You're referring to Catholicism. That religion is blasphemous to God,
as is clearly pointed out in numerous places in the Bible. Many man-
made religions are blasphemous by adding to or taking away from what
the Word of God says. Even the Pharisees put in their own man-made
rules, with Jesus right there to tell them otherwise.
Is this an adequate definition of human life or is this a form of
Christian pathology that has been imposed on human beings by an inadequate
theology of antiquity? Can such a theology escape its destructiveness?
You need to ask God this question. It's His Word that clearly outlines
all of this. So you need to tell Him you reject what he says, and
you're going to reject Him as well. It's clearly stated:
Rom 3:10 As it is written, There is none righteous, no, not one:
Rom 3:23 For all have sinned, and come short of the glory of God;
And even putting aside being born into sin. There is no one that is so
perfect to have never even broken one of the 10 commandments.
And in terms of baptism:
Mar 16:16 He that believeth and is baptized shall be saved; but he
that believeth not shall be damned.
This is the Word of God. If you think this is an inadequate definition
of human life, please take it up with God. Meanwhile, the rest of us
continue to worship, love and follow God and His Word. After all, He
is the one that created all of us.
Would any human enterprise designed to provide training for effective
parenting operate from this point of view?
To compare the divine will of God to human enterprise is a joke at
best. If that's how you try to validate the worthiness of God's
wisdom, I don't know what to tell you.
I am,
however, now convinced beyond reasonable doubt that the traditional
explanations offered by Christian theology to interpret human life as
fallen and thus predisposed to evil is not just an inadequate
anthropology, but it is hopelessly flawed, pathologically distorted, wrong
and it therefore must be abandoned.
Take it up with God and His word in the Bible. Many religions add to
what's in the Bible and change the rules, but the perfect word of God
is quite clear on all of this. You may choose to abandon God, as many
people unfortunately do. But realize the only thing you are professing
is to abandon the Word of God - the One you created you.
Let me put it boldly. Human Beings are not born in sin!
So God is a liar and the Bible a book of lies, and Jesus suffered and
died for nothing?

#### SUPPLIED INFORMATION:
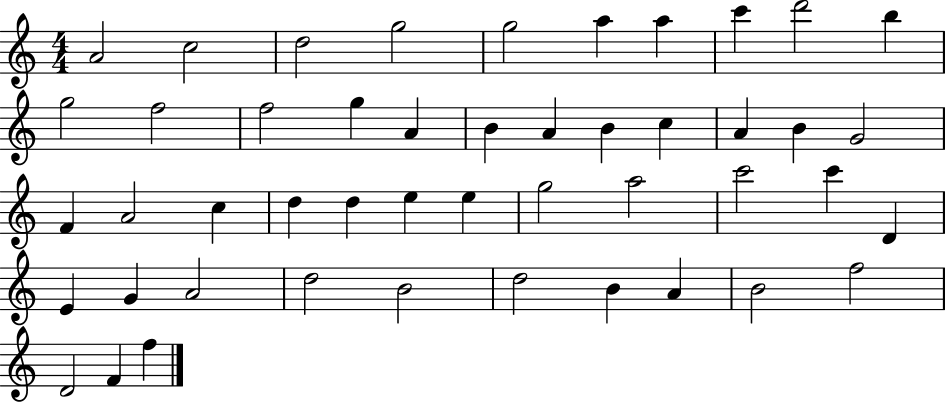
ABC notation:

X:1
T:Untitled
M:4/4
L:1/4
K:C
A2 c2 d2 g2 g2 a a c' d'2 b g2 f2 f2 g A B A B c A B G2 F A2 c d d e e g2 a2 c'2 c' D E G A2 d2 B2 d2 B A B2 f2 D2 F f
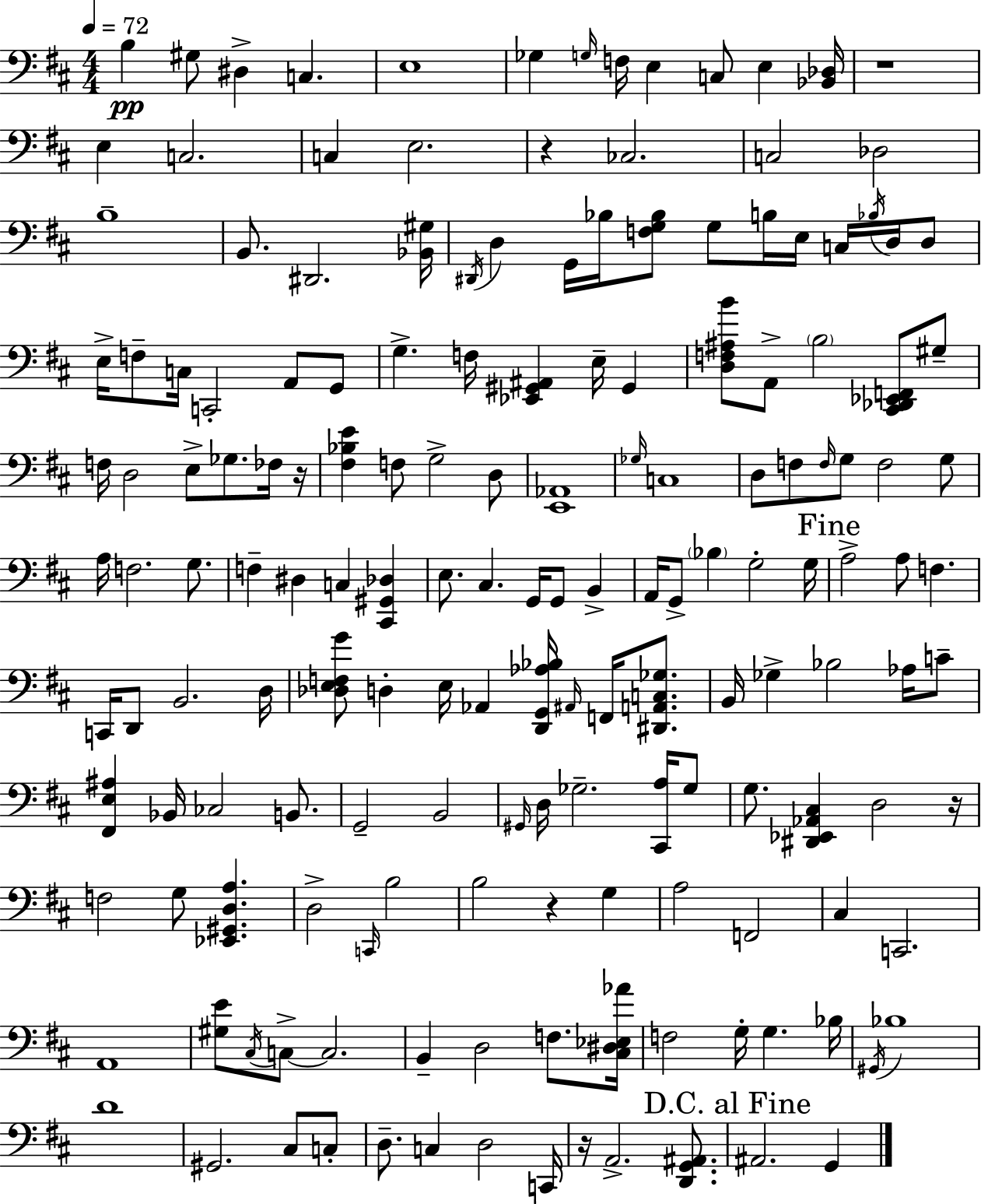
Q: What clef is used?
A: bass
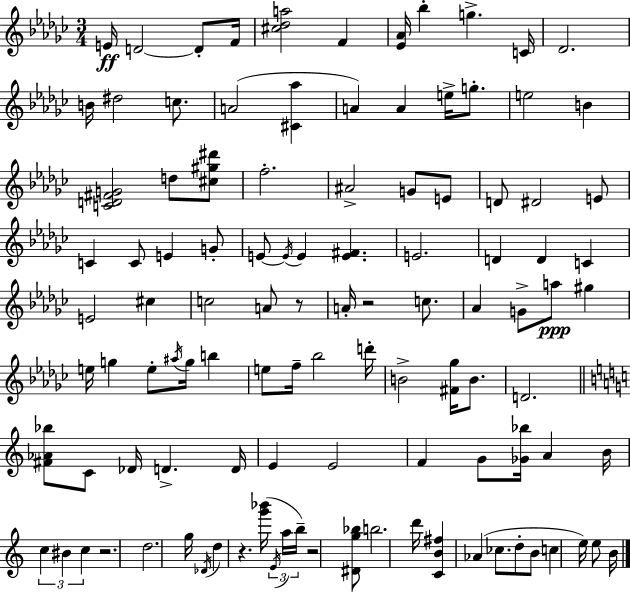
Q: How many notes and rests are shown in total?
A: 108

#### GIVEN EXERCISE:
Copy word for word the part of the debate about original sin starting with "And in terms" and going on through "point of view?". The rows are separate from the debate about original sin.

#### EXERCISE OUTPUT:
And in terms of baptism:
Mar 16:16 He that believeth and is baptized shall be saved; but he
that believeth not shall be damned.
This is the Word of God. If you think this is an inadequate definition
of human life, please take it up with God. Meanwhile, the rest of us
continue to worship, love and follow God and His Word. After all, He
is the one that created all of us.
Would any human enterprise designed to provide training for effective
parenting operate from this point of view?